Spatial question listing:
╔══

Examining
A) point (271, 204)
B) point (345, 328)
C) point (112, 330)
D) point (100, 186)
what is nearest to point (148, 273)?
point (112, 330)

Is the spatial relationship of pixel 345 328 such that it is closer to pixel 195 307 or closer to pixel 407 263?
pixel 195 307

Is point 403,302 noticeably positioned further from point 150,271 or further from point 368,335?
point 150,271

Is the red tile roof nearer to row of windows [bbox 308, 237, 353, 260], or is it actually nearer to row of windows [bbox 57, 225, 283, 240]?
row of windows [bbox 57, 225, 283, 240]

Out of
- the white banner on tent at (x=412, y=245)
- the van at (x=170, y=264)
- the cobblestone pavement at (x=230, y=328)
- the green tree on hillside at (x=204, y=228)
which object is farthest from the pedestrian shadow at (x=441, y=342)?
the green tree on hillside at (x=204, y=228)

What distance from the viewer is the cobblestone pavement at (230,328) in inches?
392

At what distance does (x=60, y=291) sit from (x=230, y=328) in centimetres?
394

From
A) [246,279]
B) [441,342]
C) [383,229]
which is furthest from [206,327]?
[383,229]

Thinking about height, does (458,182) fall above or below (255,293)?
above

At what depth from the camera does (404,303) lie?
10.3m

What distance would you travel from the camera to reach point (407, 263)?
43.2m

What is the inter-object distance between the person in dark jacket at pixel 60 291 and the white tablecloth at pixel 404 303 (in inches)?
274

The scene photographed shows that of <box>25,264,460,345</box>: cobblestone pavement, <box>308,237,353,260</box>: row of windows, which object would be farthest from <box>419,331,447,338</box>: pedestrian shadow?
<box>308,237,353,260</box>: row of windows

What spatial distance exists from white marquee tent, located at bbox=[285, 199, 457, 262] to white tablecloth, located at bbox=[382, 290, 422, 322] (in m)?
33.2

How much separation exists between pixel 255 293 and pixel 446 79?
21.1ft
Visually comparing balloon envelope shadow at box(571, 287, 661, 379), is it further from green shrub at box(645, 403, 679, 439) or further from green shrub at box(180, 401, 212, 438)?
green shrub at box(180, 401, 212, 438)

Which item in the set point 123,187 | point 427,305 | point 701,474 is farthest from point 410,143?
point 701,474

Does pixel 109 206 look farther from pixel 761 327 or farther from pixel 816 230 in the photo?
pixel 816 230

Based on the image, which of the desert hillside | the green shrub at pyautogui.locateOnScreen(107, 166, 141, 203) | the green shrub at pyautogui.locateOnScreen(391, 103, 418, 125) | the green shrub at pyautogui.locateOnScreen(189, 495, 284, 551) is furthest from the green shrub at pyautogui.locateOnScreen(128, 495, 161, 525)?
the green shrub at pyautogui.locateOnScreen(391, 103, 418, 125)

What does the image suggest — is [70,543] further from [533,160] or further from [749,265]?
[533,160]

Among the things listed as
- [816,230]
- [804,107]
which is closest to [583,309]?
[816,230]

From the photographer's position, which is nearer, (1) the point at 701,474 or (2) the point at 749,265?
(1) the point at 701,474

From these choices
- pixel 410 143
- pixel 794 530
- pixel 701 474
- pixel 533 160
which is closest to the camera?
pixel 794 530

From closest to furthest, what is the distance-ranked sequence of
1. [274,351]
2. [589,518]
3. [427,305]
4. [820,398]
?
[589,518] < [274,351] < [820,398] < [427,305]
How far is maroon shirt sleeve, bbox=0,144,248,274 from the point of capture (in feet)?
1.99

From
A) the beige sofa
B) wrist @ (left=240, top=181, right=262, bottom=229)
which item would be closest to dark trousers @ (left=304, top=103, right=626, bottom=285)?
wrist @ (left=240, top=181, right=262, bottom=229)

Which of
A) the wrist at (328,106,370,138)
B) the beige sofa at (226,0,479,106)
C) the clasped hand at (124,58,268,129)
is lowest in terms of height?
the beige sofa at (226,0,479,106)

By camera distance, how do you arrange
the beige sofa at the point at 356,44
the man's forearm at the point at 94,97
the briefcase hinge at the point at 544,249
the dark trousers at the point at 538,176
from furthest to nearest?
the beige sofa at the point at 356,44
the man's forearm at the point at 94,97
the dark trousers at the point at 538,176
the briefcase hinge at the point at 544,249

╚══

▸ GOAL: Reproduce every line of the listing above verbatim.

▸ EXERCISE SOLUTION:
Examining
A) point (271, 204)
B) point (345, 328)
C) point (112, 330)
D) point (100, 186)
what is nearest to point (148, 273)?
point (112, 330)

Is the spatial relationship of pixel 345 328 such that it is closer to pixel 195 307 or closer to pixel 407 263?
pixel 195 307

Is point 403,302 noticeably positioned further from point 150,271 or further from point 368,335?
point 150,271

Is the red tile roof nearer to row of windows [bbox 308, 237, 353, 260], or is it actually nearer to row of windows [bbox 57, 225, 283, 240]?
row of windows [bbox 57, 225, 283, 240]

Out of
- the white banner on tent at (x=412, y=245)
- the van at (x=170, y=264)
- the cobblestone pavement at (x=230, y=328)
- the green tree on hillside at (x=204, y=228)
which object is farthest from the pedestrian shadow at (x=441, y=342)?
the green tree on hillside at (x=204, y=228)

What distance from the viewer is the cobblestone pavement at (230,328) in inches?
392

At what distance does (x=60, y=291) sit from (x=230, y=328) in centimetres?
394

From
A) [246,279]
B) [441,342]
C) [383,229]
which is furthest from [206,327]?
[383,229]

Thinking about height, does (458,182) fall above or below (255,293)?
above

At what depth from the camera does (404,303) lie?
10.3m

What distance would you travel from the camera to reach point (407, 263)?
43.2m

What is the inter-object distance between the person in dark jacket at pixel 60 291 and the white tablecloth at pixel 404 303 (in inches)?
274

The scene photographed shows that of <box>25,264,460,345</box>: cobblestone pavement, <box>308,237,353,260</box>: row of windows, which object would be farthest from <box>419,331,447,338</box>: pedestrian shadow?
<box>308,237,353,260</box>: row of windows

What spatial distance exists from white marquee tent, located at bbox=[285, 199, 457, 262] to white tablecloth, located at bbox=[382, 290, 422, 322] (in m)?
33.2

How much separation exists between pixel 255 293 and pixel 446 79?
21.1ft
Visually comparing balloon envelope shadow at box(571, 287, 661, 379), is it further from green shrub at box(645, 403, 679, 439) or further from green shrub at box(180, 401, 212, 438)?
green shrub at box(180, 401, 212, 438)

Which item in the set point 123,187 | point 427,305 | point 701,474 is farthest from point 410,143?
point 701,474

Does pixel 109 206 look farther from pixel 761 327 or farther from pixel 816 230 in the photo?
pixel 816 230

Based on the image, which of the desert hillside | the green shrub at pyautogui.locateOnScreen(107, 166, 141, 203) | the green shrub at pyautogui.locateOnScreen(391, 103, 418, 125) | the green shrub at pyautogui.locateOnScreen(189, 495, 284, 551) is furthest from the green shrub at pyautogui.locateOnScreen(128, 495, 161, 525)?
the green shrub at pyautogui.locateOnScreen(391, 103, 418, 125)

What does the image suggest — is [70,543] further from [533,160] or further from [749,265]?
[533,160]

Among the things listed as
- [816,230]
- [804,107]
which is closest to [583,309]?
[816,230]

From the photographer's position, which is nearer, (1) the point at 701,474 or (2) the point at 749,265?
(1) the point at 701,474

From these choices
- pixel 410 143
- pixel 794 530
- pixel 701 474
- pixel 533 160
which is closest to the camera?
pixel 794 530

From closest to furthest, what is the distance-ranked sequence of
1. [274,351]
2. [589,518]
3. [427,305]
4. [820,398]
?
[589,518] < [274,351] < [820,398] < [427,305]
How far is maroon shirt sleeve, bbox=0,144,248,274 from the point of capture (in feet)?
1.99

From
A) the beige sofa
B) wrist @ (left=240, top=181, right=262, bottom=229)
which item would be closest to dark trousers @ (left=304, top=103, right=626, bottom=285)?
wrist @ (left=240, top=181, right=262, bottom=229)

Which of
A) the wrist at (328,106,370,138)
B) the beige sofa at (226,0,479,106)
C) the clasped hand at (124,58,268,129)
is lowest in terms of height?
the beige sofa at (226,0,479,106)

By camera distance, how do you arrange
the beige sofa at the point at 356,44
the man's forearm at the point at 94,97
the briefcase hinge at the point at 544,249
the dark trousers at the point at 538,176
from furthest to nearest?
the beige sofa at the point at 356,44
the man's forearm at the point at 94,97
the dark trousers at the point at 538,176
the briefcase hinge at the point at 544,249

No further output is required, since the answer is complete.